• _Task brief_
Since pictures are not part of the copy, please output only the lines from the one with "Cambridge Primary Science" through the end of the data below, exactly as written.

[[ Data provided open ]]

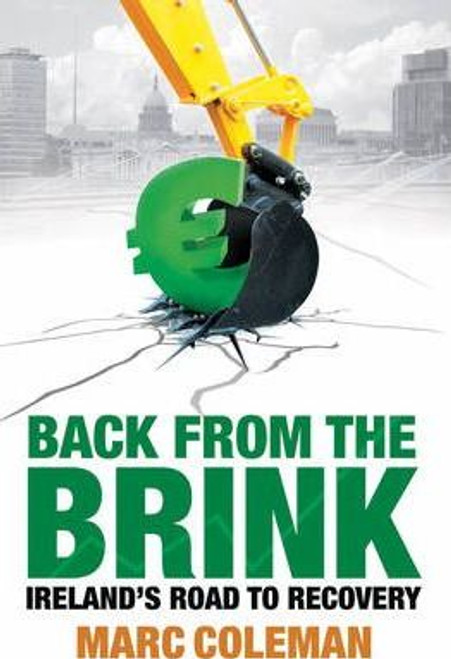 Coleman, Marc / Back From The Brink : Ireland's Road to Recovery (Medium Paperback)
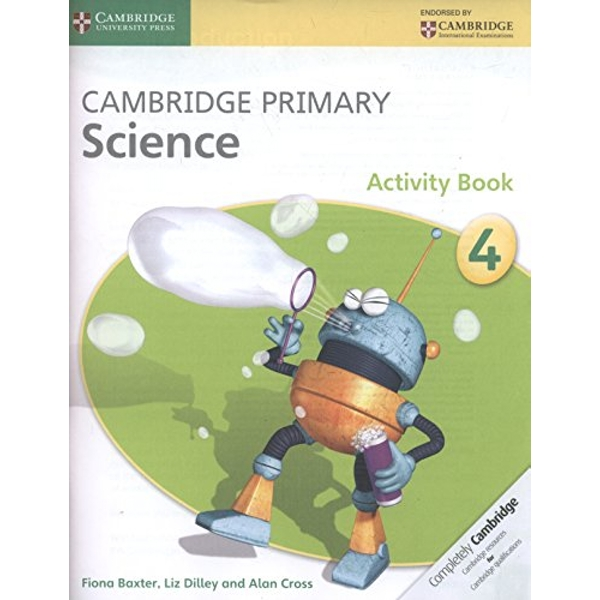 Cambridge Primary Science Stage 4 Activity Book by Alan Cross, Liz Dilley, Fiona Baxter (Paperback, 2014)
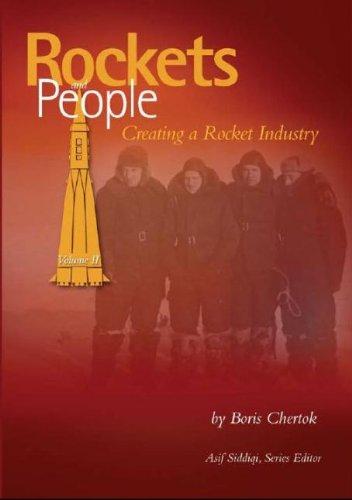 Rockets and People, V. 2: Creating a Rocket Industry (NASA History)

[[ Data provided closed ]]

• _Answer space_
 Cambridge Primary Science Stage 4 Activity Book by Alan Cross, Liz Dilley, Fiona Baxter (Paperback, 2014)
 Rockets and People, V. 2: Creating a Rocket Industry (NASA History)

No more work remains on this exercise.